– Вы… ты Виктор Грибков? – не очень уверенно спросил белобрысый.
– Ну? – повторил Витя. – Допустим.
Мальчишка сглотнул, и серые глаза его заблестели.
– Виктор Александрович? – уточнил он.
– Ну? – Теперь эта то ли частица, то ли междометие прозвучала несколько удивленно. – Александрович. А что?
Белобрысый засиял ярче солнца, так, словно Витя сообщил ему: обещанный недавно товарищем Хрущевым коммунизм уже наступил.
– Виктор Александрович Грибков, – торжественно сказал он голосом диктора Левитана. – Поговорить надо. Меня Сашей зовут.
Витя посмотрел на него с подозрением:
– А откуда ты меня знаешь? Ты из какой школы?
– Да я сюда приехал только в прошлый вторник, – сообщил белобрысый. – Еще ни в какой. У меня папу сюда перевели, с Дальнего Востока. Мы теперь вон там живем, – Саша махнул рукой в сторону ателье мод с утомленными манекенами в огромном на полстены окне, – на Староворобьевской. Я как только узнал, что это улица Желябова, – белобрысый ткнул пальцем себе под ноги, – сразу вспомнил, что тут, в угловом доме, вы… ты и должен жить.

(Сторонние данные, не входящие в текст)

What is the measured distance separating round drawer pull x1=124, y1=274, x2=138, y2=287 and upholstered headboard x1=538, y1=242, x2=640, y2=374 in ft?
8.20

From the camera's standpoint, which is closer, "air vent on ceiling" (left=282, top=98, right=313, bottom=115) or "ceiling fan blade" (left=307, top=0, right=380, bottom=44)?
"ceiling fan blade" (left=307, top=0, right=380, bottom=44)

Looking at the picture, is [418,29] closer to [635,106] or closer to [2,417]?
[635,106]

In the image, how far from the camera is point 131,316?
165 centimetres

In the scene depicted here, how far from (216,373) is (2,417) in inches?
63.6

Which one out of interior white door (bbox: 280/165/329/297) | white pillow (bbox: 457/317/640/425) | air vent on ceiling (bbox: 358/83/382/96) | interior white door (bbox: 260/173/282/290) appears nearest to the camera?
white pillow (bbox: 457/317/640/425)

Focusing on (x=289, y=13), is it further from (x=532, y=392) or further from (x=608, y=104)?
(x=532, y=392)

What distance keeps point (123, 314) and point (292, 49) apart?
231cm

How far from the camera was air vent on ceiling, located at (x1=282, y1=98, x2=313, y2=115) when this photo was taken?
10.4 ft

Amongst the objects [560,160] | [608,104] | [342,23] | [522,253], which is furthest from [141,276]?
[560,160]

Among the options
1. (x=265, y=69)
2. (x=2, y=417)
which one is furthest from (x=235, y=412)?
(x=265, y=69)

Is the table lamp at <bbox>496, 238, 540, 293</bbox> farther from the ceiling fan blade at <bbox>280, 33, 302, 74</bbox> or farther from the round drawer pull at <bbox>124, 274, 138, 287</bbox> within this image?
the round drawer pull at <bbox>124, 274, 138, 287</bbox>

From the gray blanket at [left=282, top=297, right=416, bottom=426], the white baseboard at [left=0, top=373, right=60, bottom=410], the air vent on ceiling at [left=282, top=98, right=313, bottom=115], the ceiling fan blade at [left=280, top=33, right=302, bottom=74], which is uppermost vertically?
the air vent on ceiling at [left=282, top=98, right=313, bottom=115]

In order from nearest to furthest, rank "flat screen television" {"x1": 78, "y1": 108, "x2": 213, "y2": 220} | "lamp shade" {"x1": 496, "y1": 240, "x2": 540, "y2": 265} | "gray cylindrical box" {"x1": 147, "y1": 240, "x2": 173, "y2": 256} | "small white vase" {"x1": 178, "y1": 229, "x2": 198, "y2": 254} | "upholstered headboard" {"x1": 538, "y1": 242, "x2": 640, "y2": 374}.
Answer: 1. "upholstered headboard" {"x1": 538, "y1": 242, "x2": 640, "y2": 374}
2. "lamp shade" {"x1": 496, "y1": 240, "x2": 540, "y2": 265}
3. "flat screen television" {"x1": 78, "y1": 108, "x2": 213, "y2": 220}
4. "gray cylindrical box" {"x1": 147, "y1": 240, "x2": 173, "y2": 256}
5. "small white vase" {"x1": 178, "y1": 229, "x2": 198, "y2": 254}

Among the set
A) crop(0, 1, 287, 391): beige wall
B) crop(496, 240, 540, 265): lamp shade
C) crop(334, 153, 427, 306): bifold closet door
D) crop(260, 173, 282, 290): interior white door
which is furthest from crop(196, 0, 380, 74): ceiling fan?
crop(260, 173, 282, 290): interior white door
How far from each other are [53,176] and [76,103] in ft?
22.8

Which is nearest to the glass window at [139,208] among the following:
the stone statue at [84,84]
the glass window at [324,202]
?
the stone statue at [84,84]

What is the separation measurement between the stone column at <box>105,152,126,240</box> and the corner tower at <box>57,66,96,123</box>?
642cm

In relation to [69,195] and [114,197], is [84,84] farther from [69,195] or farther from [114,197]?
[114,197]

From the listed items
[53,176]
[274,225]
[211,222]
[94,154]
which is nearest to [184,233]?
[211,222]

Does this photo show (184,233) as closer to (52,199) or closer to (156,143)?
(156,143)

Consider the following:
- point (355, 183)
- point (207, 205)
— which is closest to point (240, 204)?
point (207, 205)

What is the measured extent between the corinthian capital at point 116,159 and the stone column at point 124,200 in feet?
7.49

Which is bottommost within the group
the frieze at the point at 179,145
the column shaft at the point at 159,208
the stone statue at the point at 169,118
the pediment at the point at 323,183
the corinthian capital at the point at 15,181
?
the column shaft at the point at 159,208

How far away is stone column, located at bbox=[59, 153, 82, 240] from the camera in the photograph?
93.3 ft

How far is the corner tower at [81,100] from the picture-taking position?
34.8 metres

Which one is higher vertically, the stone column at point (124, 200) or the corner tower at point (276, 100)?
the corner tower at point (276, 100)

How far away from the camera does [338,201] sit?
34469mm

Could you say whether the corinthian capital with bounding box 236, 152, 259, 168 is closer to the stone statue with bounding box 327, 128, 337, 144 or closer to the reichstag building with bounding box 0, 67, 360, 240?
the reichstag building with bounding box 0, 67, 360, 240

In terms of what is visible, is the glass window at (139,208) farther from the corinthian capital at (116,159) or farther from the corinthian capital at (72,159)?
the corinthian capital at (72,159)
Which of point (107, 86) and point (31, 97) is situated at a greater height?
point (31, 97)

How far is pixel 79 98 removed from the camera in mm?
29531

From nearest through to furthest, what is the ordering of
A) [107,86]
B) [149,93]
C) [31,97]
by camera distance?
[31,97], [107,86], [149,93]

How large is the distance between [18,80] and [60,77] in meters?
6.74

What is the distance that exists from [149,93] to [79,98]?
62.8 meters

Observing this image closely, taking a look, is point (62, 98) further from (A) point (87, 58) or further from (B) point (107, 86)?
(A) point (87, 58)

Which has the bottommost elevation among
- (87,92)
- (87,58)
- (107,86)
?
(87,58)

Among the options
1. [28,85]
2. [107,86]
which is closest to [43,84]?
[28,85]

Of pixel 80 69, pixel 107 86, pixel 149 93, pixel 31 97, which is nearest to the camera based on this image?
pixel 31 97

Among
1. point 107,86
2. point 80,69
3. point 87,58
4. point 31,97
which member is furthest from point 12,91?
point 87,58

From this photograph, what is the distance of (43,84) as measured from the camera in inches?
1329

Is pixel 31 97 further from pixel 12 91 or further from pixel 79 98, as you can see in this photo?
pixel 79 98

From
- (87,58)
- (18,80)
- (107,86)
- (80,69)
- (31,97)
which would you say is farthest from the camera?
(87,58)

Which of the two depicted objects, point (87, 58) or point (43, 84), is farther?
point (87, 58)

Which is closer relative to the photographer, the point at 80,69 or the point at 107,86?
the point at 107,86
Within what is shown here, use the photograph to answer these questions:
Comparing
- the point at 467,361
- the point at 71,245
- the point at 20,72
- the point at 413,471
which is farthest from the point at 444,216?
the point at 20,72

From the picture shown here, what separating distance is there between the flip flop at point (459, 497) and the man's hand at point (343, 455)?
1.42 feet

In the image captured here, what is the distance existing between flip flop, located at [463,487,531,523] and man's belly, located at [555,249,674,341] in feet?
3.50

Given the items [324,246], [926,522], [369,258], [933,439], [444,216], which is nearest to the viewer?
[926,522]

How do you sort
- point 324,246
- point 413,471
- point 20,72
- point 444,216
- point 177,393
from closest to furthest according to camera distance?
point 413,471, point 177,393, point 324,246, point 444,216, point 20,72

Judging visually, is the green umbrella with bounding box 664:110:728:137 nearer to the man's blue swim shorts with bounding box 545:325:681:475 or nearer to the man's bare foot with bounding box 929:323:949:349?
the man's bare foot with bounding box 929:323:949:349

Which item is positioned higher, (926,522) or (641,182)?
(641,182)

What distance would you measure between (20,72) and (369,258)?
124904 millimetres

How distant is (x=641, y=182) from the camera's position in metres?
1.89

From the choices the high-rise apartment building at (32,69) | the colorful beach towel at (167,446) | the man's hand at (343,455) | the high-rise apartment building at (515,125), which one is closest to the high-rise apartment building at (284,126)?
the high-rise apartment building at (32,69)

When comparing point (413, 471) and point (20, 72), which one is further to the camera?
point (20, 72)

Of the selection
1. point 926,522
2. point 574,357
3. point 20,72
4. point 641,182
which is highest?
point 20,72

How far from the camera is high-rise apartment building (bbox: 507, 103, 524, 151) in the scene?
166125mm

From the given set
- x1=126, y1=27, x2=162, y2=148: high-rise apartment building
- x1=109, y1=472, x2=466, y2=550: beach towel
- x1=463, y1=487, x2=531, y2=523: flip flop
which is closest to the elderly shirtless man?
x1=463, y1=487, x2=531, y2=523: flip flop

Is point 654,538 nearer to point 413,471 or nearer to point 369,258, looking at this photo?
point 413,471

– Да откуда ты меня знаешь-то? – чуть ли не вскричал Витя. Ему и любопытно было, и не терпелось искупаться. Тем более что из соседнего двора вышли два пацана с надутой автомобильной камерой и чуть ли не бегом припустили по улице, явно к речке – братья Гладышевы.
– Так ты же сам и писал, – сказал мальчишка и, судя по всему, процитировал: – «Я жил в деревянном двухэтажном доме возле школы, на углу Желябова и Урицкого».
Витя выпучил глаза, а мальчишка продолжал, возбужденно переминаясь с ноги на ногу – его прямо-таки распирало:
– И про то, как однажды кубик прессованного кофе в магазине с прилавка стащил… Кстати, на, это я тебе купил. – Он протянул Вите кулек. – Помадка «Театральная», по девятнадцать копеек сто граммов. Твои любимые. Ты и про это писал. Про то, что дорогие. Мама тебе давала в школу пять копеек на пирожок с повидлом, а ты копил, а потом вот эти конфеты покупал…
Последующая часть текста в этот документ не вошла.